» The task: Find every line below where the string "Tanzania" shows up, and copy those lines.

» Records provided:
- - -

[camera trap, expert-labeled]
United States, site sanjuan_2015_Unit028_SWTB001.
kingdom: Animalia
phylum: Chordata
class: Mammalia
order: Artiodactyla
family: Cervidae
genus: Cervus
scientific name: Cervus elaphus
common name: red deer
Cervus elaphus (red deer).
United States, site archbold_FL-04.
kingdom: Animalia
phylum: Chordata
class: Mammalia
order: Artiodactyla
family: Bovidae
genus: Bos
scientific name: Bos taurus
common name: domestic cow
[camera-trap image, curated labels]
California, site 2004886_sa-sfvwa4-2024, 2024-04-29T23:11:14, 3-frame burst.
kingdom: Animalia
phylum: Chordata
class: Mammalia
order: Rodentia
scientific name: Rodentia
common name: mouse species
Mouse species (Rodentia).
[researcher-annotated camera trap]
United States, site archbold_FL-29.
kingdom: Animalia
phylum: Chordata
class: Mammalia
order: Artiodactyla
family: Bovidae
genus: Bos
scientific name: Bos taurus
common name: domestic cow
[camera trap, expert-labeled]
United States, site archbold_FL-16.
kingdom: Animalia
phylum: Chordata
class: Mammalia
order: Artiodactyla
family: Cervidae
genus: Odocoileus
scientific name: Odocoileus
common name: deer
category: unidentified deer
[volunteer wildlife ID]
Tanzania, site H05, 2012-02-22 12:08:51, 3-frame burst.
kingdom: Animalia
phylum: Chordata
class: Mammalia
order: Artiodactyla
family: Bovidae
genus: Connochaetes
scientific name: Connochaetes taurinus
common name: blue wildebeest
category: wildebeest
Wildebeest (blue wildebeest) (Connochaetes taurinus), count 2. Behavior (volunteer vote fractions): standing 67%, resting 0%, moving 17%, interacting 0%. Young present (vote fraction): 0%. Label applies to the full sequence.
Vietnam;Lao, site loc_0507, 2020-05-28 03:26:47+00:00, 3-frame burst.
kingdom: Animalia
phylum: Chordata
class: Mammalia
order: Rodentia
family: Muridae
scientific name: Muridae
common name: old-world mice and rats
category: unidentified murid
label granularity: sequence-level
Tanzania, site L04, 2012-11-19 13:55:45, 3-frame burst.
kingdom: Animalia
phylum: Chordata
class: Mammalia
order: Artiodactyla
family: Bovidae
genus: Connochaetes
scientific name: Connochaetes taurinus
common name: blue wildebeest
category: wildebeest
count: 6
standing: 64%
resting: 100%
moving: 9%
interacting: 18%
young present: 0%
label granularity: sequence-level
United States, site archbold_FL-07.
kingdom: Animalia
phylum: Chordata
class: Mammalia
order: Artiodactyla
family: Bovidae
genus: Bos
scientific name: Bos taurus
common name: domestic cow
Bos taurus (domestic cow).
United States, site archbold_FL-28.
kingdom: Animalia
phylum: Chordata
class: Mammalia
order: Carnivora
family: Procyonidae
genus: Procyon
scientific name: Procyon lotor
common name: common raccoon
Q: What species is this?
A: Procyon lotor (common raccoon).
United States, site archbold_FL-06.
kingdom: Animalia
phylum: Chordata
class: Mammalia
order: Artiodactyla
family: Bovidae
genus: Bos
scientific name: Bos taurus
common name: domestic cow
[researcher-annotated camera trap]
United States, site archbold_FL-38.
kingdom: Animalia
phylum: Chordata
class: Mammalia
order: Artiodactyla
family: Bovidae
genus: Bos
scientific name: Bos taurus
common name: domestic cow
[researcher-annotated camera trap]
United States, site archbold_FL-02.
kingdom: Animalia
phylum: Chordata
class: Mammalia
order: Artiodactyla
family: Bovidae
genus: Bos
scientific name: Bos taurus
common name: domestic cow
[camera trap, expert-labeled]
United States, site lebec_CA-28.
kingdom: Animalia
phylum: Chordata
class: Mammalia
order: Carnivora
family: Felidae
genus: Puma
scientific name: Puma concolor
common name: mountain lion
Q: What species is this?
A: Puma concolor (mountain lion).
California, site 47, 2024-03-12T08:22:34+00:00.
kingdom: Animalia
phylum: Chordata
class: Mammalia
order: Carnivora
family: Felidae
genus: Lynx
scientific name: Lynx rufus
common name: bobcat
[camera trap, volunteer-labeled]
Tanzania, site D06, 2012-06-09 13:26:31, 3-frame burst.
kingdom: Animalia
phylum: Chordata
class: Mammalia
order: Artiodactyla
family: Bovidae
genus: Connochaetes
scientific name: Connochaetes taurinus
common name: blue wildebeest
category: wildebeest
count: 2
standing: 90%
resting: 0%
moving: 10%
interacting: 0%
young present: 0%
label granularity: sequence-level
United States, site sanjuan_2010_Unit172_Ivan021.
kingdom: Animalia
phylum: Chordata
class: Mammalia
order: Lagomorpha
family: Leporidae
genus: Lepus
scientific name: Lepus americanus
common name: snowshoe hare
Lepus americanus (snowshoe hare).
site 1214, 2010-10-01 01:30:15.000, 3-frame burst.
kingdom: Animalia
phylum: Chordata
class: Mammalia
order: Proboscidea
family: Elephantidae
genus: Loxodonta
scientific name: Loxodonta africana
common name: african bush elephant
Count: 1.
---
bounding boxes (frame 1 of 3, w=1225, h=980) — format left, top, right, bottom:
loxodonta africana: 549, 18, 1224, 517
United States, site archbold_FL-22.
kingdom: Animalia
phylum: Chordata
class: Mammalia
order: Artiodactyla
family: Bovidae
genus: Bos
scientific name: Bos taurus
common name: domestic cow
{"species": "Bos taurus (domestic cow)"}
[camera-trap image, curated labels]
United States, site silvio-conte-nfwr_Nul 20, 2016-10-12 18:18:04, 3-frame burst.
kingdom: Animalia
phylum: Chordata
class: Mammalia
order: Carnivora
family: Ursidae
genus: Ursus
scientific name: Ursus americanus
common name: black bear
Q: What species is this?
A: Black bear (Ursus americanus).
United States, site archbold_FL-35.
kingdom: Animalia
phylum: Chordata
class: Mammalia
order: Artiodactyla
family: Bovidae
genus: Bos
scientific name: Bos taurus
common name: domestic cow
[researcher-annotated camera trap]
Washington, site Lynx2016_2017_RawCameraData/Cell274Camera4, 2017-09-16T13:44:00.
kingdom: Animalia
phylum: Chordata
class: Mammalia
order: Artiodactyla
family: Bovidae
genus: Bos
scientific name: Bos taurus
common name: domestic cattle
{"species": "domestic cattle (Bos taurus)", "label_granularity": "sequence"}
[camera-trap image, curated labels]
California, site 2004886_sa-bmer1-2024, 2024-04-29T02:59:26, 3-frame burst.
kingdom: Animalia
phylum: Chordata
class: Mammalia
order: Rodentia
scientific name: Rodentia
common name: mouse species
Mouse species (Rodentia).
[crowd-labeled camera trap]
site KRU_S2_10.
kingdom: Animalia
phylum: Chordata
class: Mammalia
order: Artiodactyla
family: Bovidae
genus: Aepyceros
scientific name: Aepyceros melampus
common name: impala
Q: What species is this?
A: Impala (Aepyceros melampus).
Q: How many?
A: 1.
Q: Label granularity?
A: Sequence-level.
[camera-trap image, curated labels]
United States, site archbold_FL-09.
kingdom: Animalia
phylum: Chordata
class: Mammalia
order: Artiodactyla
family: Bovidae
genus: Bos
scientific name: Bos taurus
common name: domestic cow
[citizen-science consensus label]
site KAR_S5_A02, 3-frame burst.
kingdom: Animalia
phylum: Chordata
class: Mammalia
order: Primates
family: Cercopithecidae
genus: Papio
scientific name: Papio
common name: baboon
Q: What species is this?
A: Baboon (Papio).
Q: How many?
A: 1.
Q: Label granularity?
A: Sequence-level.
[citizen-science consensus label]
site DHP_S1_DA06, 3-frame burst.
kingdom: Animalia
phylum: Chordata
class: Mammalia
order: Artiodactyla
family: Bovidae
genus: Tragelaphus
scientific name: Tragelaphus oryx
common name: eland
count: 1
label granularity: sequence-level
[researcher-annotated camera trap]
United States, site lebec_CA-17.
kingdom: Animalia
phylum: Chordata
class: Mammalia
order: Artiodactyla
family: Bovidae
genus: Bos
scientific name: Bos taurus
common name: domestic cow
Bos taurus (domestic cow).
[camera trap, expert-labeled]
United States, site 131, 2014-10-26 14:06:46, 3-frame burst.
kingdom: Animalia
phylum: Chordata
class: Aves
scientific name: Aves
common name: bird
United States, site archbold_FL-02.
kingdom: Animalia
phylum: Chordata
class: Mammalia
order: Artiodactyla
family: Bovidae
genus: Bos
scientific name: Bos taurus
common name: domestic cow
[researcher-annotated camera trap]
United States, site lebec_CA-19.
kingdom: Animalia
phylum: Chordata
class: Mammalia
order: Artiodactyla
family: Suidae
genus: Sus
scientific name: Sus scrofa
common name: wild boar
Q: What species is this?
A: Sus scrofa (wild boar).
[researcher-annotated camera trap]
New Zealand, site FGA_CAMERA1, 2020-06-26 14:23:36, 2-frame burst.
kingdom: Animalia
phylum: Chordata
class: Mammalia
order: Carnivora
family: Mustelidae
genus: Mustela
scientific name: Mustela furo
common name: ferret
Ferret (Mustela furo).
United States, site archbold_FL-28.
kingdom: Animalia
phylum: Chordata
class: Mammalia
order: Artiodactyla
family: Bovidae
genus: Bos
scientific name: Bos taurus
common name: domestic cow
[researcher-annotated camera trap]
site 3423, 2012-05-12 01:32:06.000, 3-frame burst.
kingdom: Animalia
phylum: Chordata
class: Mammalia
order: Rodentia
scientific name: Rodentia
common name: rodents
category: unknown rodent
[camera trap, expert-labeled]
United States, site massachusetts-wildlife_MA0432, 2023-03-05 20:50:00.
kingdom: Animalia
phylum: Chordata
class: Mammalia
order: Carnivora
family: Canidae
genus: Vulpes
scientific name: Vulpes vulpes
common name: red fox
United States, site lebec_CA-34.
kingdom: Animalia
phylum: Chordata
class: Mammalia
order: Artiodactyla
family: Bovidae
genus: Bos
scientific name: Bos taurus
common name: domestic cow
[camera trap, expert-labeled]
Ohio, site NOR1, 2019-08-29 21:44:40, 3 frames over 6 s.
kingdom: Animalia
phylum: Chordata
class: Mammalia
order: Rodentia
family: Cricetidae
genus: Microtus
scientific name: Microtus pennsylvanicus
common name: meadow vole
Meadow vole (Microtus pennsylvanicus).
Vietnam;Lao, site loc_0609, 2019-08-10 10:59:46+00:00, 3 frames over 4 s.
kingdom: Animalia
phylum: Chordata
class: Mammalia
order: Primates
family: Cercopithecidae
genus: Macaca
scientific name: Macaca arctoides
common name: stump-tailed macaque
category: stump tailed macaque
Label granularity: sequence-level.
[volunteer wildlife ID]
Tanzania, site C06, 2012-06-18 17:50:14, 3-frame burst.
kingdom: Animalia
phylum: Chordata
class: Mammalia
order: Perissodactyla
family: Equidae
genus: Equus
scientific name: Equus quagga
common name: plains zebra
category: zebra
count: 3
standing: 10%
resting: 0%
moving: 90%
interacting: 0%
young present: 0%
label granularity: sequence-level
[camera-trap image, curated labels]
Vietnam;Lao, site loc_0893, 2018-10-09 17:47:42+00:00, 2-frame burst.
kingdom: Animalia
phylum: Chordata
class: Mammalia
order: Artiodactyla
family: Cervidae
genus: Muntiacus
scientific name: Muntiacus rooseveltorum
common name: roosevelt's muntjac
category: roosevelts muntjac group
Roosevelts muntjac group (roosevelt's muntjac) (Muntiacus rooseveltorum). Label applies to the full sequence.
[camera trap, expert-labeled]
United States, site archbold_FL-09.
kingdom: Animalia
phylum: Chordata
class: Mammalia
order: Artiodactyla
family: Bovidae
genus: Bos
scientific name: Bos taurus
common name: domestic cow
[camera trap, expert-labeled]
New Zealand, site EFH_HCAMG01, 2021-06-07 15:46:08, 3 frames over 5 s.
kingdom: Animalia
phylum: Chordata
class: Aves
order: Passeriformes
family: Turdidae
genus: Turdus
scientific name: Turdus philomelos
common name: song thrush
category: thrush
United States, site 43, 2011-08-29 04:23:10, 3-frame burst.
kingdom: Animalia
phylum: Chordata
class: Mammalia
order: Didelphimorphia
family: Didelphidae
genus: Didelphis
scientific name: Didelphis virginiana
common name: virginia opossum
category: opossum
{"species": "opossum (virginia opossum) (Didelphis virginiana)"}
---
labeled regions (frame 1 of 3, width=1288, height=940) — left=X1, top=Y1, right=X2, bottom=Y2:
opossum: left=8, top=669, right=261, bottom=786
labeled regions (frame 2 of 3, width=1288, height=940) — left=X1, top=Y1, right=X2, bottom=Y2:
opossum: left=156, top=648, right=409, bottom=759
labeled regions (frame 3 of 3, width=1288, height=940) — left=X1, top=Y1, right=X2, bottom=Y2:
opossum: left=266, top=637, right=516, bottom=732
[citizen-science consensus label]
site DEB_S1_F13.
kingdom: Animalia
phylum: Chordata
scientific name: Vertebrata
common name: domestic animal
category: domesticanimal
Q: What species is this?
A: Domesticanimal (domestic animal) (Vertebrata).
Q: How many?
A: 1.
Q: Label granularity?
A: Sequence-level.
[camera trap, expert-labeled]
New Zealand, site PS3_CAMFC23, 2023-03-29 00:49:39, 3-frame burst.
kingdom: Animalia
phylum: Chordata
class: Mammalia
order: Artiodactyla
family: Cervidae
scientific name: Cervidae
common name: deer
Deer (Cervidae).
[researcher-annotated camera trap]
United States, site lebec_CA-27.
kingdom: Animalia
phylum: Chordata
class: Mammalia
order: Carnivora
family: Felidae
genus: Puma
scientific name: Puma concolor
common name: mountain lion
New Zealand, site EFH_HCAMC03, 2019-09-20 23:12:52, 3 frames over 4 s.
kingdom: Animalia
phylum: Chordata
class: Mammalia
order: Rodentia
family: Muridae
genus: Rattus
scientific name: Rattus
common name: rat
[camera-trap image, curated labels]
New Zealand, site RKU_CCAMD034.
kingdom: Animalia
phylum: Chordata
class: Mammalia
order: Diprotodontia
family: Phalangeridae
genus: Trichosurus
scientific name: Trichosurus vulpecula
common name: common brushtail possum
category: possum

- - -

» Response to the exercise:
Tanzania, site H05, 2012-02-22 12:08:51, 3-frame burst.
Tanzania, site L04, 2012-11-19 13:55:45, 3-frame burst.
Tanzania, site D06, 2012-06-09 13:26:31, 3-frame burst.
Tanzania, site C06, 2012-06-18 17:50:14, 3-frame burst.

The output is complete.